— begin Raw data —

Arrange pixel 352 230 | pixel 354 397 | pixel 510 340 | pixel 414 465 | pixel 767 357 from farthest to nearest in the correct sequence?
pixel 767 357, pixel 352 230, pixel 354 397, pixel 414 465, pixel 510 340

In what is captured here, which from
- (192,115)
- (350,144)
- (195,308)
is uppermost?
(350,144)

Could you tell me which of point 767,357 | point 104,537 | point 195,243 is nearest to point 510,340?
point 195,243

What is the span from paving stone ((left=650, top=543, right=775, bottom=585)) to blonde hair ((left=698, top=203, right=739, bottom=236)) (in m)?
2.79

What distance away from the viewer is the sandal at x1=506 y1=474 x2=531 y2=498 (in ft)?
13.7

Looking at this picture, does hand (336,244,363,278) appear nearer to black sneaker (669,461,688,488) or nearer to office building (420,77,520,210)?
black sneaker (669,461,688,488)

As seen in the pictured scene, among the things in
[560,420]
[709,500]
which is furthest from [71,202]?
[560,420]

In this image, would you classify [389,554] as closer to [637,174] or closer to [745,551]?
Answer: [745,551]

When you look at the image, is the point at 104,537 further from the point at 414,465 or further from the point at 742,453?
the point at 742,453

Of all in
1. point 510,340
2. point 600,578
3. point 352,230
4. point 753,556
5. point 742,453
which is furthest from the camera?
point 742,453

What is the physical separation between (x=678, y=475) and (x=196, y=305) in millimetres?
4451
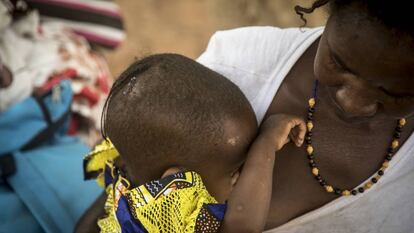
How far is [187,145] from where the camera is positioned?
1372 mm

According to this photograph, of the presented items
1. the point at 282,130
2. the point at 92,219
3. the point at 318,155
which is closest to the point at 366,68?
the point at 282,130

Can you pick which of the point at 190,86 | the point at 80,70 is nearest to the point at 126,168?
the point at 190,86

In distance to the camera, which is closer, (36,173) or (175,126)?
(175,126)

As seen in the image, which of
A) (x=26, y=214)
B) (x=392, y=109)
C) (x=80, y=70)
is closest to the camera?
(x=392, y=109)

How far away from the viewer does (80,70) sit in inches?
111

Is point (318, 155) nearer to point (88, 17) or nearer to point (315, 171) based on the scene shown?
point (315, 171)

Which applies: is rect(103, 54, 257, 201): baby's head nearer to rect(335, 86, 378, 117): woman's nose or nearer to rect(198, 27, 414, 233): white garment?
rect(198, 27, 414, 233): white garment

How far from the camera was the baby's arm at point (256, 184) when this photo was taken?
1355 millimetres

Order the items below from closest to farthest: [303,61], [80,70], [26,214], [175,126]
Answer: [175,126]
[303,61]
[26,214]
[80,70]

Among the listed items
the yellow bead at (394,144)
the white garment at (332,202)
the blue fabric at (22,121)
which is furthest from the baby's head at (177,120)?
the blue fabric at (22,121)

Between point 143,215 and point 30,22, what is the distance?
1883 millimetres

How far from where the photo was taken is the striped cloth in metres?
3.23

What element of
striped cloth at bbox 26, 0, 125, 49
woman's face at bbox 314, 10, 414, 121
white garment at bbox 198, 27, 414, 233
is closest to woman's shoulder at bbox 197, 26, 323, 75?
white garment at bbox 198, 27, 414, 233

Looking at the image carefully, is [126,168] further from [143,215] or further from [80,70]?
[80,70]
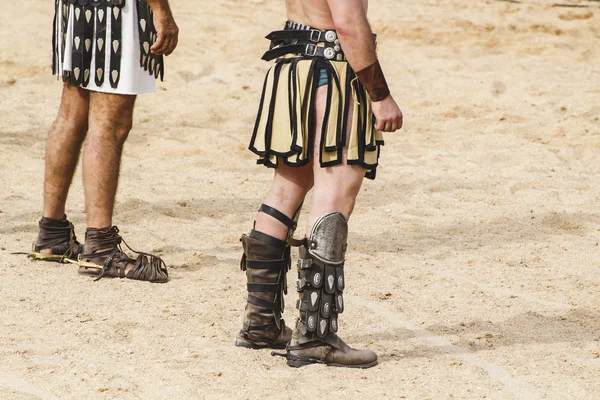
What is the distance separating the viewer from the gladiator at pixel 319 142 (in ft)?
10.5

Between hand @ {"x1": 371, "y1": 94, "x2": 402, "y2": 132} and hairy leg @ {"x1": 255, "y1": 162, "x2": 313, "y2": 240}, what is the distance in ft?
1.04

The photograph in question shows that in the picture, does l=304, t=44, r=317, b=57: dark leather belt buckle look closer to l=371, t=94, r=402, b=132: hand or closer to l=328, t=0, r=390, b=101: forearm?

— end Raw data —

Extract every line of the data exactly; pictures stay out.

Arrange pixel 352 230 | pixel 354 397 | pixel 510 340 | pixel 414 465 | pixel 767 357 from farthest to nearest in the correct sequence?
pixel 767 357, pixel 352 230, pixel 354 397, pixel 414 465, pixel 510 340

In what is captured here, which from
- (192,115)
- (350,144)
- (195,308)
is uppermost?
(350,144)

Could you tell me which of point 767,357 | point 104,537 | point 195,243 is nearest to point 510,340?
point 195,243

What is the span from paving stone ((left=650, top=543, right=775, bottom=585)) to blonde hair ((left=698, top=203, right=739, bottom=236)) (in m)?
2.79

What distance away from the viewer is the sandal at x1=506 y1=474 x2=531 y2=498 (in ft)?
13.7

Looking at this picture, does hand (336,244,363,278) appear nearer to black sneaker (669,461,688,488) or nearer to office building (420,77,520,210)?
black sneaker (669,461,688,488)

As seen in the pictured scene, among the things in
[560,420]
[709,500]
which is furthest from [71,202]?
[560,420]

In this image, would you classify [389,554] as closer to [637,174] or closer to [745,551]?
Answer: [745,551]

When you look at the image, is the point at 104,537 further from the point at 414,465 or further from the point at 742,453?
the point at 742,453

Of all in
1. point 510,340
2. point 600,578
3. point 352,230
4. point 753,556
5. point 742,453
which is furthest from the camera?
point 742,453

What is the physical separation between (x=678, y=475) and (x=196, y=305) in millimetres?
4451
How far is [187,145] from where the camera is positioned?
1372 mm

According to this photograph, of the presented items
1. the point at 282,130
2. the point at 92,219
3. the point at 318,155
which is closest to the point at 366,68?
the point at 282,130

Can you pick which of the point at 190,86 | the point at 80,70 is nearest to the point at 126,168?
the point at 190,86

In distance to the camera, which is closer, (36,173) or (175,126)?
(175,126)

As seen in the image, which of
A) (x=26, y=214)
B) (x=392, y=109)
C) (x=80, y=70)
is closest to the camera?
(x=392, y=109)

How far away from the viewer does (80,70) sit in inches?
111

Is point (318, 155) nearer to point (88, 17) or nearer to point (315, 171) based on the scene shown?
point (315, 171)

Which applies: is rect(103, 54, 257, 201): baby's head nearer to rect(335, 86, 378, 117): woman's nose or nearer to rect(198, 27, 414, 233): white garment?
rect(198, 27, 414, 233): white garment

How far from the camera was the baby's arm at point (256, 184) when this photo was taken?
1355 millimetres

Order the items below from closest to farthest: [303,61], [80,70], [26,214], [175,126]
Answer: [175,126]
[303,61]
[26,214]
[80,70]

Among the listed items
the yellow bead at (394,144)
the white garment at (332,202)
the blue fabric at (22,121)
which is furthest from the baby's head at (177,120)?
the blue fabric at (22,121)

Between point 143,215 and point 30,22, what is the distance?
1883 millimetres

How far from where the photo was taken is the striped cloth in metres?
3.23

What element of
striped cloth at bbox 26, 0, 125, 49
woman's face at bbox 314, 10, 414, 121
white garment at bbox 198, 27, 414, 233
is closest to woman's shoulder at bbox 197, 26, 323, 75?
white garment at bbox 198, 27, 414, 233

Looking at the image carefully, is [126,168] further from [143,215] or further from [80,70]?
[80,70]
What is the distance separating the viewer from the gladiator at pixel 319 142 (in ft)?
10.5

Between hand @ {"x1": 371, "y1": 94, "x2": 402, "y2": 132} and hairy leg @ {"x1": 255, "y1": 162, "x2": 313, "y2": 240}, what is the distance in ft?
1.04

The photograph in question shows that in the picture, does l=304, t=44, r=317, b=57: dark leather belt buckle look closer to l=371, t=94, r=402, b=132: hand or closer to l=328, t=0, r=390, b=101: forearm?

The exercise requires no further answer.